Hai mai pensato ad un altro sport?
"Sì, io mi sono allenato a basket: poi ho dovuto scegliere e il calcio per me è una vita, è stato semplice scegliere. Ma il basket mi è piaciuto sempre tanto".
Il debutto col Racing?
"Un momento unico nella vita di un calciatore. Ho esordito con un giocatore (Milito, ndr) che ha fatto la storia del calcio e oggi è un mio amico, ci sentiamo sempre: mi ha dato una mano sempre quando avevo bisogno, ho imparato tanto da lui. E' un momento che porto sempre con me. Sapevo cosa significasse lui per il calcio e per il Racing, lui è uscito tra gli applausi e io avevo il sogno di uscire una volta come ha fatto lui. Poi dopo tanto lavoro credo di averlo fatto e sono molto contento".
L'esultanza del Toro?
"Nasce con un compagno di squadra, abbiamo fatto tipo specchio. Poi lo trasformato nelle corna del toro: poi ho continuato a farlo.
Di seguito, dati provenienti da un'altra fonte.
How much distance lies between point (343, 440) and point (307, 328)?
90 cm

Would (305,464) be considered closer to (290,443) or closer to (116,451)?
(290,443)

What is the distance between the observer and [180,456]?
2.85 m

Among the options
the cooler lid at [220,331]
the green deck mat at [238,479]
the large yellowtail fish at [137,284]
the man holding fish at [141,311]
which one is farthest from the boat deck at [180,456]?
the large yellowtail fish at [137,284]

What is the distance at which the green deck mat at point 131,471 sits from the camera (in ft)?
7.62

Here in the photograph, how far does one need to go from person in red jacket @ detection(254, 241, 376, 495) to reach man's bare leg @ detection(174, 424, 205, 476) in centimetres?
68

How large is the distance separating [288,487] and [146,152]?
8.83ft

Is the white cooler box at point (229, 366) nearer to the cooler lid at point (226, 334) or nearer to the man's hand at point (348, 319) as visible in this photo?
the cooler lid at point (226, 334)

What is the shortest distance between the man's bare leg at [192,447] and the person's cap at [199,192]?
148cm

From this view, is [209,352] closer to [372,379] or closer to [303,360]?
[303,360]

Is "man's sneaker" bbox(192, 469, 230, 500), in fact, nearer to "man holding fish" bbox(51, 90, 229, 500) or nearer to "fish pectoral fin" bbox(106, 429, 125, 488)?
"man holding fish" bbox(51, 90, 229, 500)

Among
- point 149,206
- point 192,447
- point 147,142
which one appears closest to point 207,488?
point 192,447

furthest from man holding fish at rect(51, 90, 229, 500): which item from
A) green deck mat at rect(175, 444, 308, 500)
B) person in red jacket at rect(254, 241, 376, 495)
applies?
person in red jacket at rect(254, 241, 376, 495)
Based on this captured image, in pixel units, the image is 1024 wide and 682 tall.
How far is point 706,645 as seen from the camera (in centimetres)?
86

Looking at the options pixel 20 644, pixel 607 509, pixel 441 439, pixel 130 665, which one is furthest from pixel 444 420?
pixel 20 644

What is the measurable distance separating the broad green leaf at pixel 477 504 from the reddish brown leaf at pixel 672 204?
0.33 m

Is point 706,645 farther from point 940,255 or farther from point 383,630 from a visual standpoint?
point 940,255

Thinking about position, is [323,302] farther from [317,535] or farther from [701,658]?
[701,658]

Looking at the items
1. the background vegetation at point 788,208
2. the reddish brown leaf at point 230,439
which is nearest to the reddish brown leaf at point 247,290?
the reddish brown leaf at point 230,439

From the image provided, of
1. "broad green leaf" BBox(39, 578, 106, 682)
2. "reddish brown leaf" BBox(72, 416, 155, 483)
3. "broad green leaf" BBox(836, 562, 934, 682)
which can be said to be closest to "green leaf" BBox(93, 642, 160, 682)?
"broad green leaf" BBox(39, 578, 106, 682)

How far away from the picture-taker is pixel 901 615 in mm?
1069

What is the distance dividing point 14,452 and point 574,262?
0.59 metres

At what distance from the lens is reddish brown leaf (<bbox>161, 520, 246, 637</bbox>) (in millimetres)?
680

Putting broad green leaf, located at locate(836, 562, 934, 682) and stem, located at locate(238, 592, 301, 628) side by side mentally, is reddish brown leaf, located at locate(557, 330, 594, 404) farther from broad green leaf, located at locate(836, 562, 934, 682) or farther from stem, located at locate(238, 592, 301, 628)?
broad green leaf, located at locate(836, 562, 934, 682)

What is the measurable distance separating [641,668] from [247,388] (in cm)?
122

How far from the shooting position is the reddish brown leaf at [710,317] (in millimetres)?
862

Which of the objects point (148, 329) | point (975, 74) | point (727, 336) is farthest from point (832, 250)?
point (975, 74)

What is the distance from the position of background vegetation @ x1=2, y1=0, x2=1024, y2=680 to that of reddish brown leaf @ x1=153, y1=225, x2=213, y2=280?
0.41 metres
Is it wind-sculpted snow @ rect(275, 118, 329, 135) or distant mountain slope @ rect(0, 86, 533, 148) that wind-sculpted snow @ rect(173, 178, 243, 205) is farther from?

Come soprannome mi piace, me l'hanno dato da piccolo ed è rimasto: da 15 anni mi chiamano così, mi piace e mi sta bene. Esultanza col mate? L'ho fatto con Correa l'altra volta".
La Copa America?
"Emozione unica: la nazionale argentina non alzava una coppa da 28 anni, era il sogno anche di Messi. Era pure il sogno nostro perché era un periodo difficile per tutti: volevamo dare all'Argentina la voglia di passare il momento brutto che stiamo vivendo con la pandemia e dopo anni alzare questa coppa al Maracanà sembrava scritto: un bel ricordo. Io tra i grandi argentini? Non so se è così, sono passati tanti grandi che però non sono riusciti a vincere: sono contento di aver contribuito a questo sogno per tutti noi, la coppa era importante e l'abbiamo vinta con un gran calcio e un grande spirito di squadra. Il Pallone d'Oro di Messi? Non posso dire niente di lui, è il migliore al mondo: ne ha vinti sette. Questa Copa America per lui è stata importante per vincerlo, l'ha detto anche lui. Gli faccio i complimenti".
La famiglia?
"Mi viene da piangere, è stato un anno difficile: è la famiglia quella che ti sta sempre dietro. Loro sono la mia vita, ogni giorno che arrivo a casa ci sono loro, sono la mia vita. Quando esulto guardo sempre lì perché da quando è nata la mia bimba mi è cambiata la vita: sono maturato tanto dentro e fuori dal campo. Lei è una guerriera, è sempre dietro a non farmi cadere e farmi stare sempre sul pezzo. Per un calciatore è importante la famiglia".